Neyse işte o zamanlardan hatırladığım bazı şeyler mesajlaştığım çocuğa bir milyon defa ilan-ı aşk etmem (aşık mıyım, evet aşığım da bunu o bilmemeliydi), bana mesaj atan herkese sarhoş olduğumu söylemem, oda arkadaşımın telefonda konuştuğu kişilere "ben seni çok seviyorum ya" demem falan filan. Sonra bir baktım ki banyodayım, oda arkadaşım başımı buz gibi suyun altına tutuyor!
Duştan sonra oda arkadaşım bana pijamalarımı giydirdi, kantine indi iki bardak kahve aldı (bu sırada ben kusuyordum yalnız başıma. Neyse ki banyoya kusmam gerektiğinin farkındaymışım, mesajlaştığım çocuğa "ben kusucam galiba" ""telefona kusmamalıyım bozulur" tarzı mesajlar atmışım çünkü), iki kahveyi de bana içirdi, beni yatağıma yatırdı. Ben hala ayılamamışım, "yatmıcam ben ya" deyip kalkıyorum, "Ben x'e aşığııım!" "Ben en başta y'ye aşıktım biliyo musun? Ben ona da söylicem bunu." şeklinde çıkışlar yapıyorum. En sonunda kız telefonu elimden almak zorunda kaldı y'ye mesaj atmayayım diye. Hatta bu arada birkaç gündür cevap vermememe rağmen sürekli beni arayan, bana mesaj atan bir çocuğu da "Benim sevgilim var, kızıyor artık sana" diye başımdan atmış sağ olsun.
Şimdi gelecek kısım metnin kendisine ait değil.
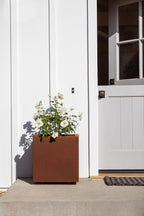 Veradek Corten Steel Series Cube Planter - Image 5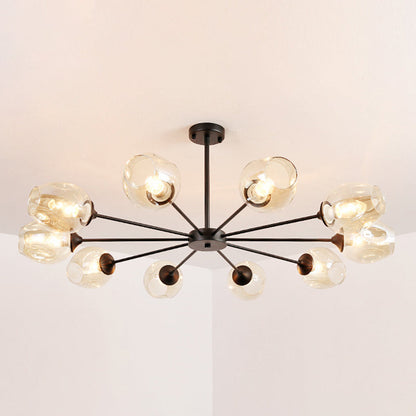 Delphine Whiskey Glass Branch Chandelier Modern Pendant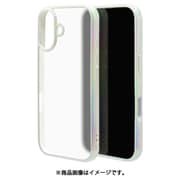 8140IP461HPWHFW [iPhone 16用 aurora ハイブリッドケース カバー ハイブリッド 衝撃吸収 強い 頑丈 TPU＋PC オーロラフレーム ホワイト フロストホワイト]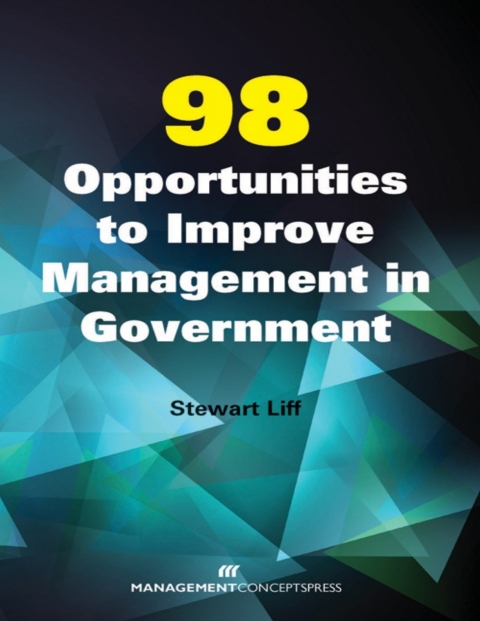 Cover image for book 98 Opportunities to Improve Management in Government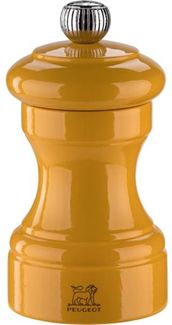 Peugeot Bistro Pfeffermühle 10 cm Safrangelb lackiertes Holz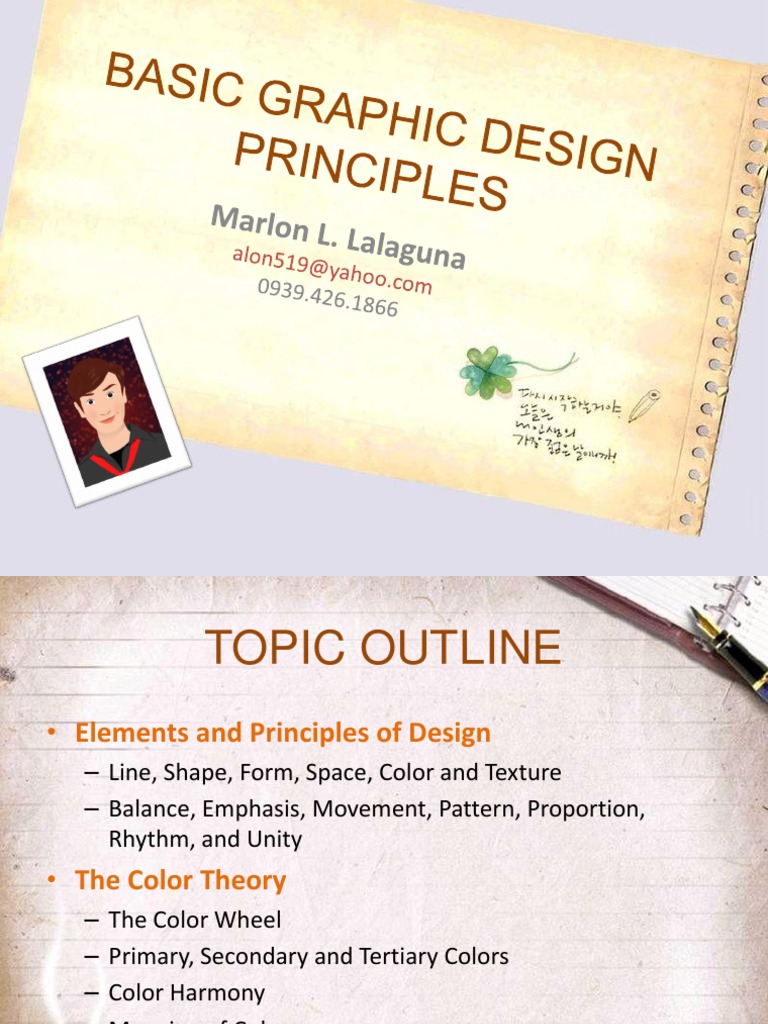 Basic Graphic Design Principles | PDF | Language Arts & Discipline | Art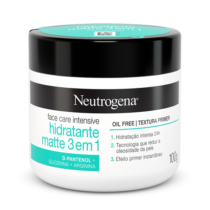 Neutrogena Hidratante Facial Matte 3 em 1 Face Care Intensive 100g
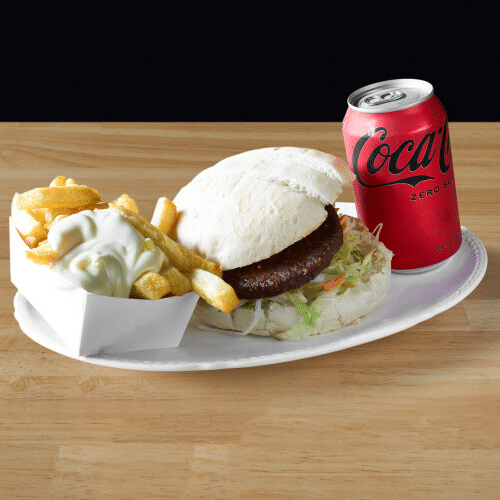 Veggie burger menu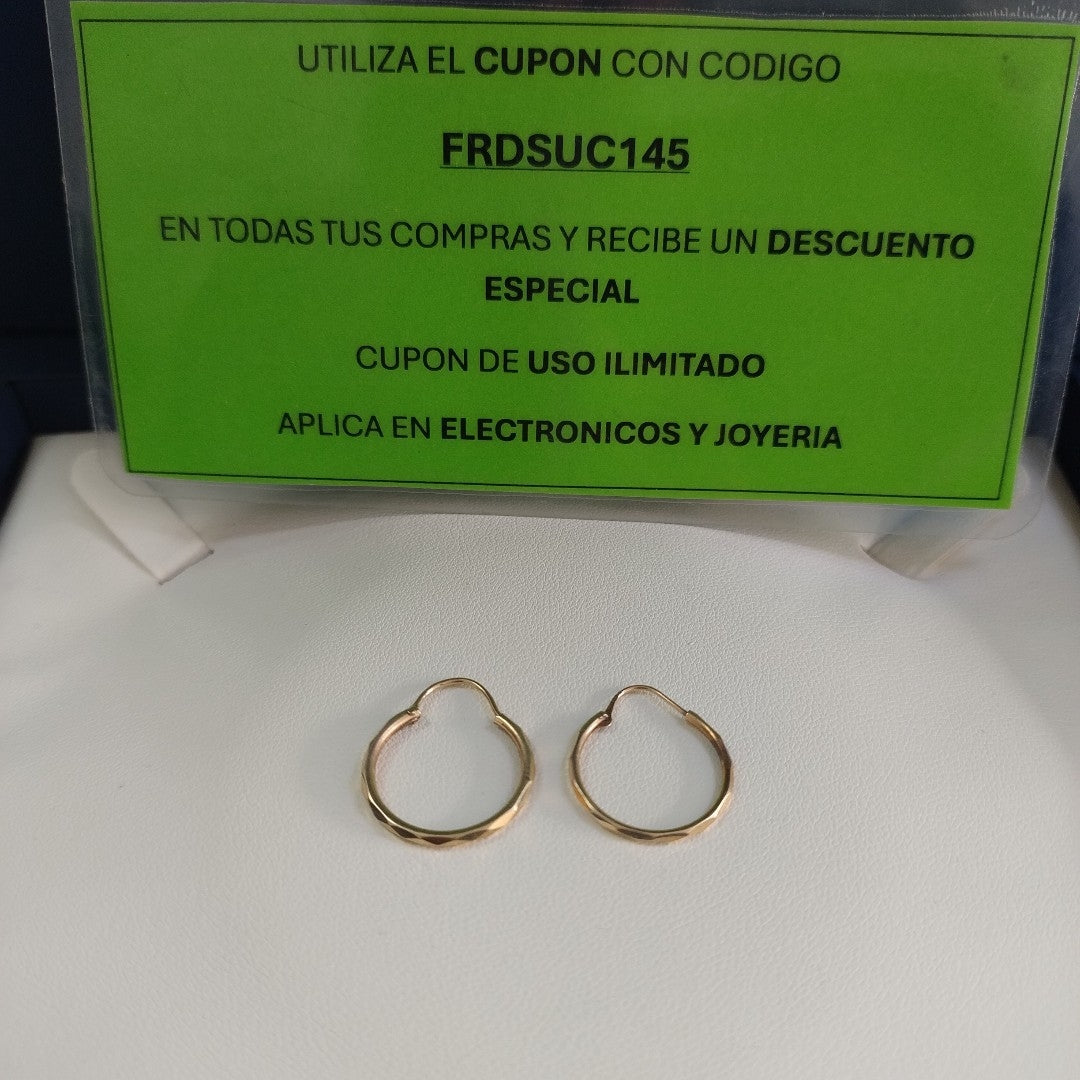 ARRACADAS PAR ORO 10 K 1.1 GRMS (SEMINUEVO)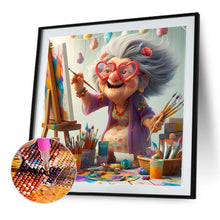 Load image into Gallery viewer, Diamond Painting - Full Round - Funny grandma (40*40CM)
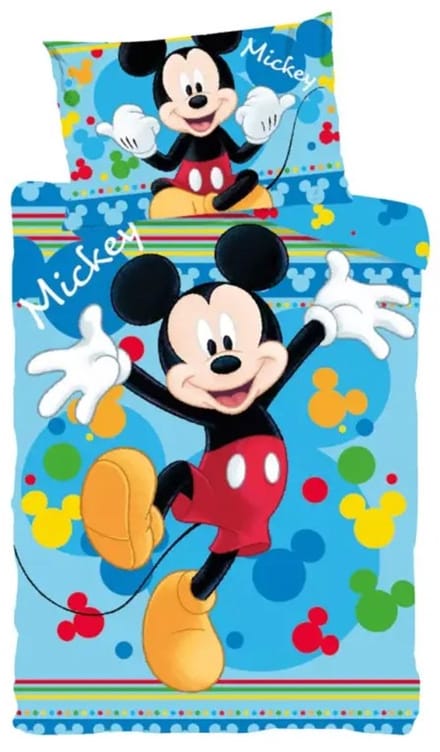 Mickey Mouse Peuterdekbedovertrek Joyful- 100 x 135 cm - Katoen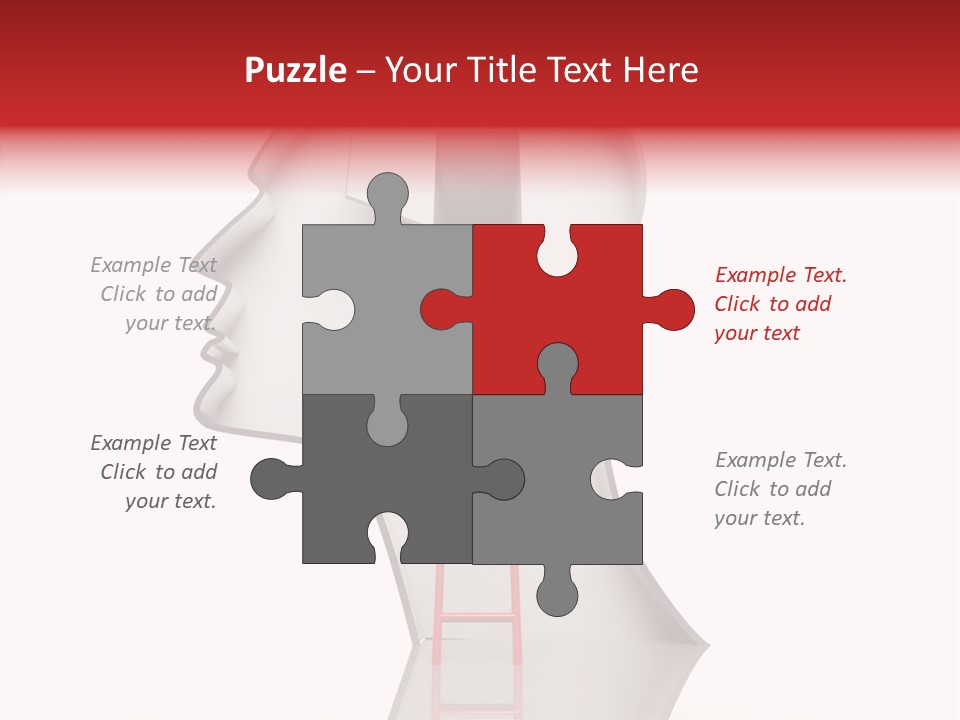 Path Stair Ladder PowerPoint Template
Sonra ne oldu ne bitti bilmiyorum, sabah 4.30 sularında "Noluyo yaa" modunda uyandım. Hemen kalktım mesajları okudum, rezilliğin zirvesindeymişim onu fark ettim. Sonra face'e baktım, dünkü yorumlaşmalarımızı okuyacaktım, düşünceli oda arkadaşım onları da silmiş neyse ki. Hatırlıyorum galiba, sarhoşken ona "Face'imde babam ekliii, bunları görürse beni öldürür" filan demiştim dilim dolanarak. Ama ne yazmışız merak ediyorum çünkü mesajlaştığım çocuk "Lütfen artık face'ten çık" demiş birkaç kez, ne kadar saçmaladım, kim neyi gördü, off of.
Bu arada anlamadığım bir şey var, sarhoşken yazım tarzıma ne oluyor? Tüm mesajlaşmalarım "ay" ve "ki" dolu. "Ben kusucam ki" "Ay ben sarhoşum ki" "Ben seni seviyorum ki" "ben kustum ki, ay çok kötü, ben çok sarhoşum ki" Anlamadığım bir diğer şeyse bir insan neden art arda 11 defa ilan-ı aşk eder? Bir tanesi neyime yetmemiş acaba?
Neyse işte dün de böyle bir gündü, artık uzun zaman içmem heralde. Zaten bir arkadaşa da sözüm vardı önümüzdeki bir ay içmicem diye, bundan sonraki bir ay oluversin hadi o.